“Halfway on the construction of the world’s first offshore wind farm built without subsidies; a major milestone we all can be very proud of,” says Søren Andersen, Senior WTG Installation Package Manager Hollandse Kust Zuid at Vattenfall.
Speaking with Søren, you really get a feel what it means to be building the largest offshore wind farm when operational. The job goes on 24/7, with good and bad weather.
The crew that work on the Cadelar Wind Osprey installation vessel, started on April 14th when COVID restrictions were still in place. This meant testing procedures for each crew member, onboard quarantining and managing the logistical process within this context. While the strict rules and regulations were lifted for most people in the spring, the COVID protocol was maintained on the vessel until only a couple of weeks ago to prevent COVID outbreaks at sea. From time to time some of the crew have contracted COVID and as a consequence have been isolated on board.

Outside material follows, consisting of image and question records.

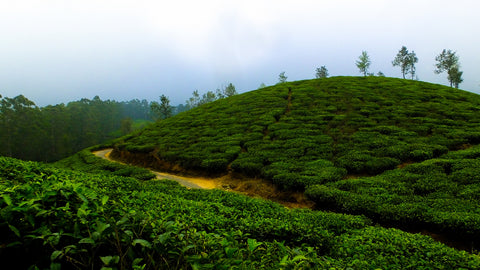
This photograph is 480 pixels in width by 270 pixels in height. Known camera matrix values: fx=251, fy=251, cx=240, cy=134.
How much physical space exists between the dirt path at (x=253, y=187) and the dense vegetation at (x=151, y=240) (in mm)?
5214

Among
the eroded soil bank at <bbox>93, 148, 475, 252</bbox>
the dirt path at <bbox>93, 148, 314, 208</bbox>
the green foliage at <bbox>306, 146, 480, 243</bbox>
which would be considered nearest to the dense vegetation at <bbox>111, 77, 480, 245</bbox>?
the green foliage at <bbox>306, 146, 480, 243</bbox>

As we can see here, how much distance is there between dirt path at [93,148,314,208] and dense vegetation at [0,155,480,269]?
521cm

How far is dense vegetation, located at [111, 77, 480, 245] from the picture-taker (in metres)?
9.43

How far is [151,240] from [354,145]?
51.2ft

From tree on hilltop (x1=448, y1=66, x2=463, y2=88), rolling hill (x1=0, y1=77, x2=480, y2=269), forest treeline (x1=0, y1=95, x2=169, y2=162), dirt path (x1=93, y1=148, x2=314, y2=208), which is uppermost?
tree on hilltop (x1=448, y1=66, x2=463, y2=88)

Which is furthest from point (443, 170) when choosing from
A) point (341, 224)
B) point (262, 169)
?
point (262, 169)

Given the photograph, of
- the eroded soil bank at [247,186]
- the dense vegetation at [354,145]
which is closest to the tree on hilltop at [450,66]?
the dense vegetation at [354,145]

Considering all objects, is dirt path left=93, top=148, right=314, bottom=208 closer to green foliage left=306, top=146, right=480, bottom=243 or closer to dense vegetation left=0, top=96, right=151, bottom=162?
green foliage left=306, top=146, right=480, bottom=243

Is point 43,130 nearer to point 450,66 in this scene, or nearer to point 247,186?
→ point 247,186

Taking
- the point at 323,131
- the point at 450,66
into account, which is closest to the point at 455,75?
the point at 450,66

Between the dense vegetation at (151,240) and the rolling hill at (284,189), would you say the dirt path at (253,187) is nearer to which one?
the rolling hill at (284,189)

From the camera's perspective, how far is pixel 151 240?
2.84 meters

The vessel makes round trips with 4 turbines per trip. Depending on the weather conditions the trips have a duration of 5 up to 12 days. The crew work 12 hour shifts while on board and work in a 2 weeks on and 2 weeks off rotation. A few situations bad weather conditions have led to crew being delayed in transferring off the vessel and thus being delayed coming home. This can easily take a toll on the morale of the crew. Ever the more reason for Søren to be proud of the installation team, that they managed to stay on course, and getting the job done.
Getting the job done in itself is not a routine job either. It is the first time that the 11MW wind turbines of Siemens Gamesa are being installed in a serial setup and released for commercial production. The size and weight of the turbines require thorough engineering and planning to load them onto the vessel. “This is a high-level achievement, in an energy industry that is realizing these innovative and large-scale projects without subsidies”.
“Also, having biodiversity integrated into the design, with the creation of nature inclusive designs, which are basically manmade reefs, and open foundations (water replenishment holes in the monopiles) is really amazing,” mentions Søren. “When you see seals going in and out of the monopiles, it adds to the motivation for the project. Creating fossil free living within one generation means generating renewable energy, while also preserving the marine ecosystem.”